Conservation Actions [top]
|Conservation Actions:|| Under Queensland Fisheries Service (QFS) regulations the current size limits for the Greasy Grouper (E. tauvina) are 38 cm minimum and 100 cm maximum, whilst the current recreational in-possession limit is 5 for any Epinephelus species. In practice, this regulation may also apply to E. malabaricus since it looks similar. (See http://www.dpi.qld.gov.au/fishweb/11379.html for new regulations in Queensland). |
While many marine parks have been introduced in areas within the range of E. malabaricus e.g., Papua New Guinea, Indonesia and the Philippines, most of these are considered to be 'paper parks' and are poorly managed or legislation is poorly enforced. Only 8% of the 100,000 km² of coral reefs in SE Asia is included in marine protected areas (MPAs) and only 14% of the 646 MPAs are considered effective, hence the majority of these MPAs probably provide little protection to the species they house (Licuanan and Gomez 2000, Chou et al. 2002).

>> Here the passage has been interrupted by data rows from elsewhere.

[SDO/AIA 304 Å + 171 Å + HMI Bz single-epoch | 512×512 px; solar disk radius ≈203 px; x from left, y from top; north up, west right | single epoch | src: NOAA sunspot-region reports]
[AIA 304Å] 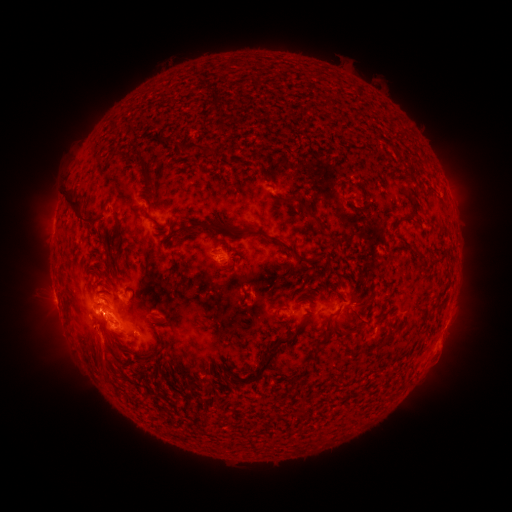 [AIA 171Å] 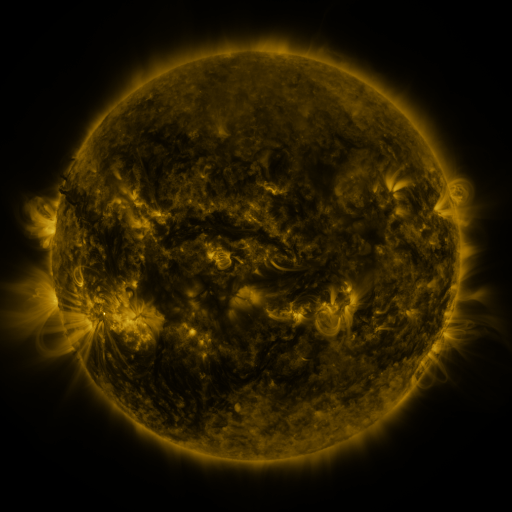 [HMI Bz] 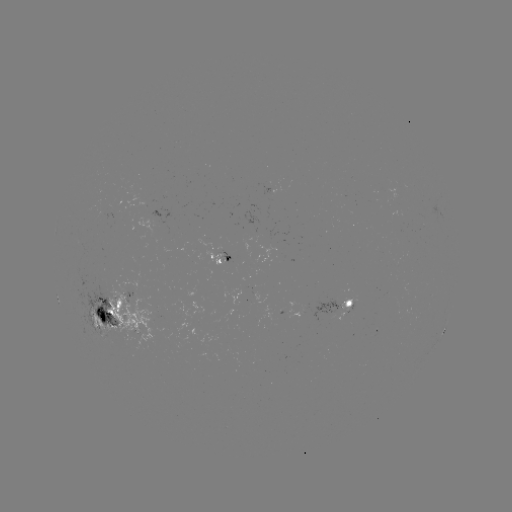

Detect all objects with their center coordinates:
spotted active region: (220, 257)
spotted active region: (347, 304)
spotted active region: (120, 315)
spotted active region: (445, 327)
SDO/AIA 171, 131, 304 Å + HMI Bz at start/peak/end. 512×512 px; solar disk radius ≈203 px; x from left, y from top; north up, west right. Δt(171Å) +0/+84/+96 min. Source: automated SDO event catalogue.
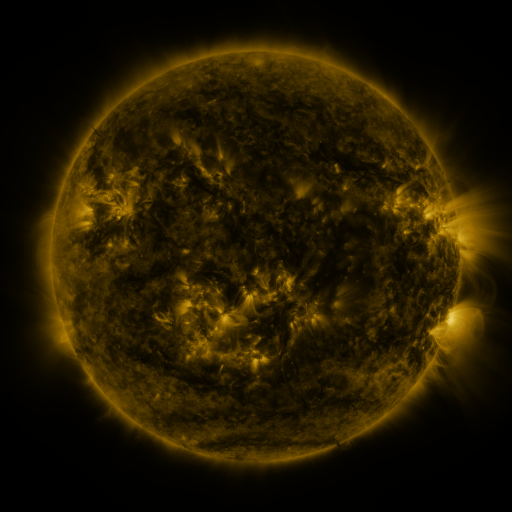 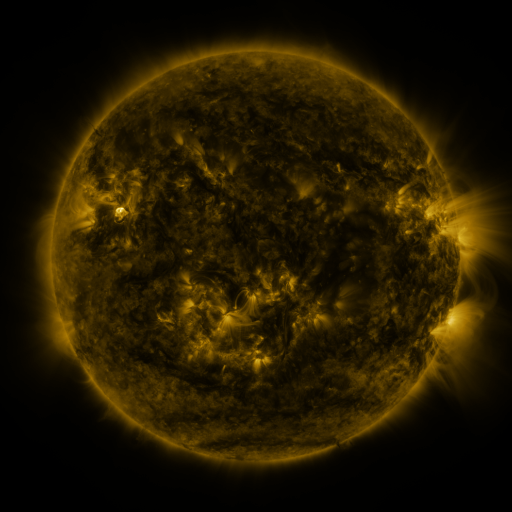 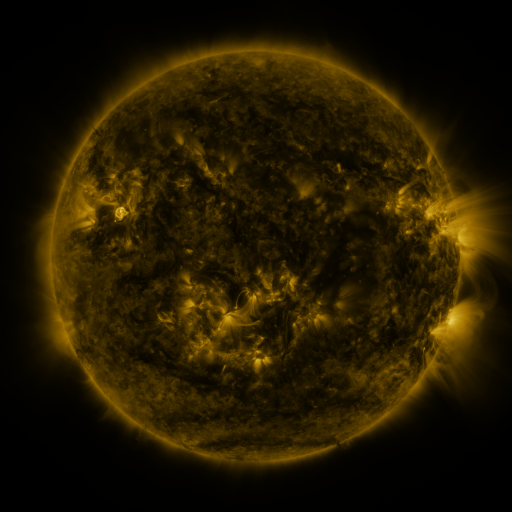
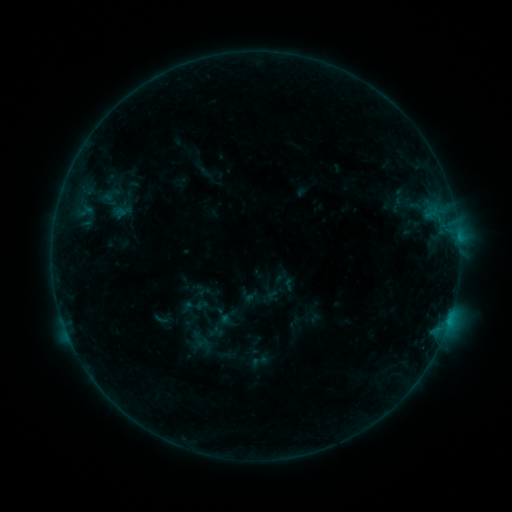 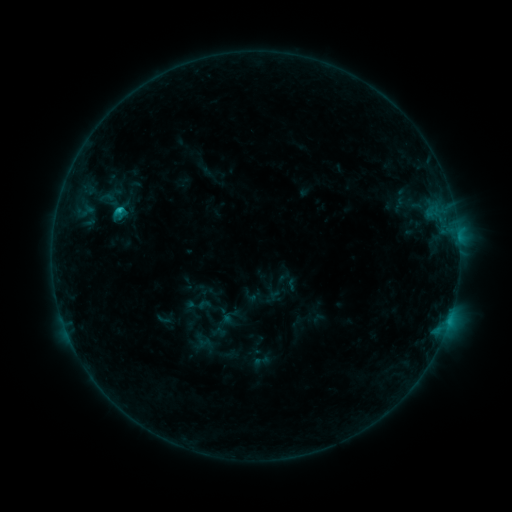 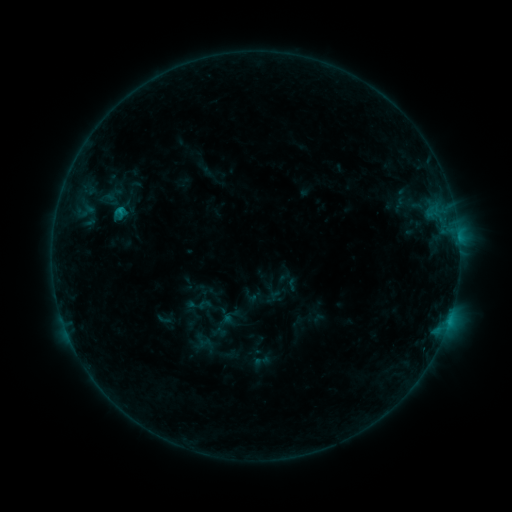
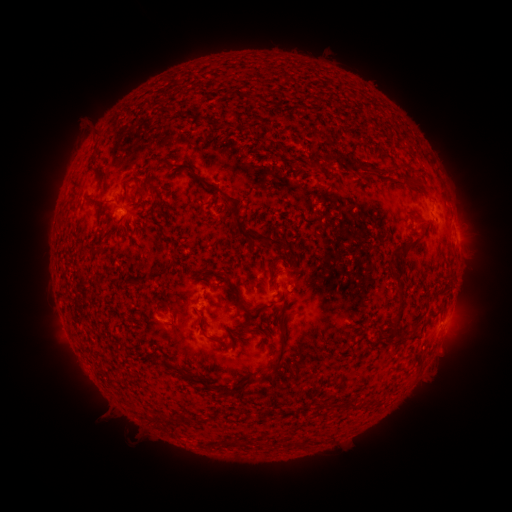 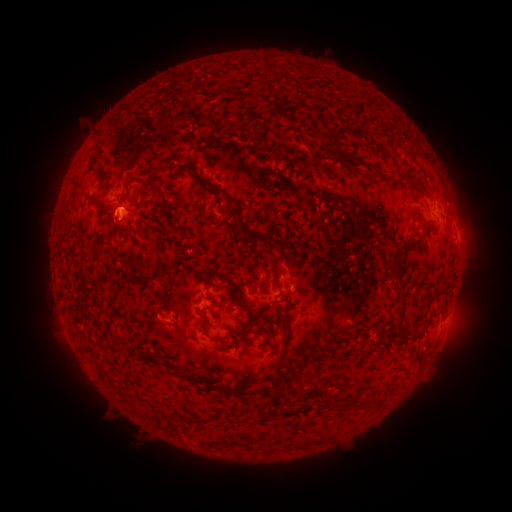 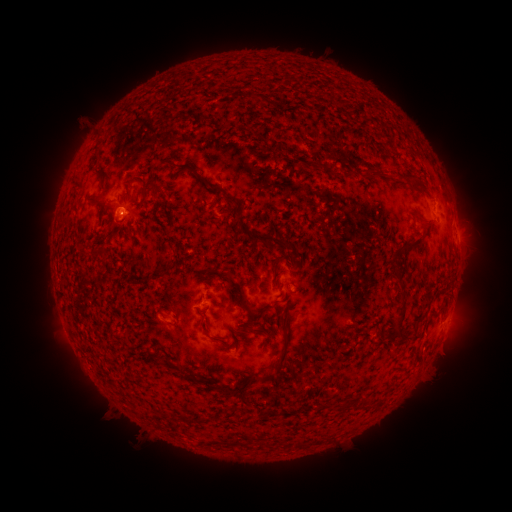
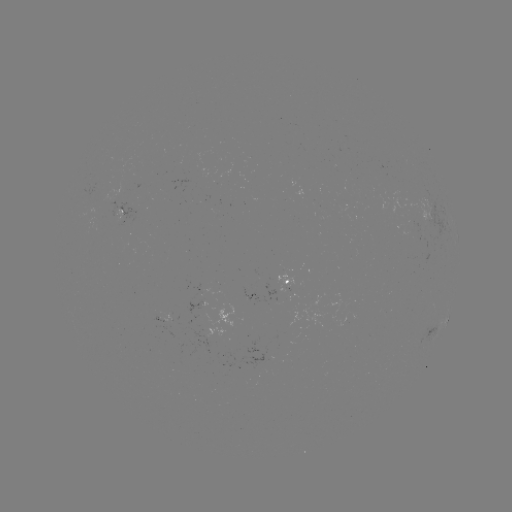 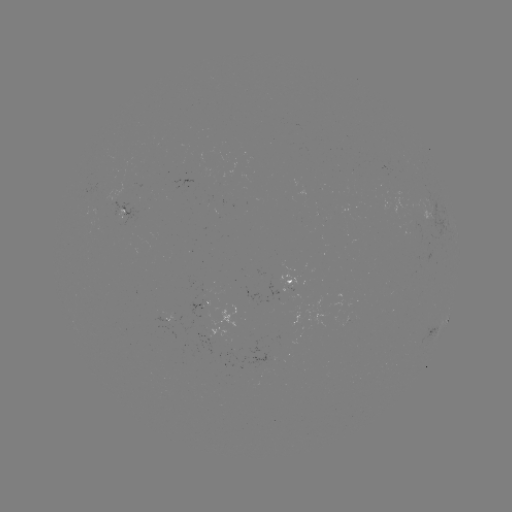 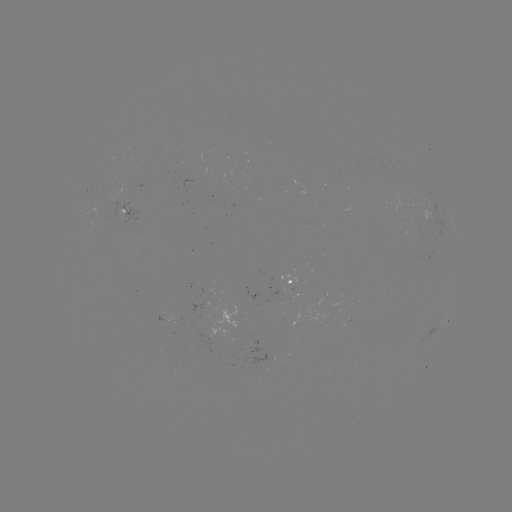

E. malabaricus can be maricultured and is considered as the easiest for culturing among the main species in the market in the Philippines (Anonymous 1998). Larval rearing of this species has been achieved in Thailand (Tookwinas 1989). Hatchery production of this species occurs in Taiwan. However, it is not known how much of the marketed fish in SE Asia comes from the wild (as adult or as juvenile for grow-out) and how much from hatchery-based culture.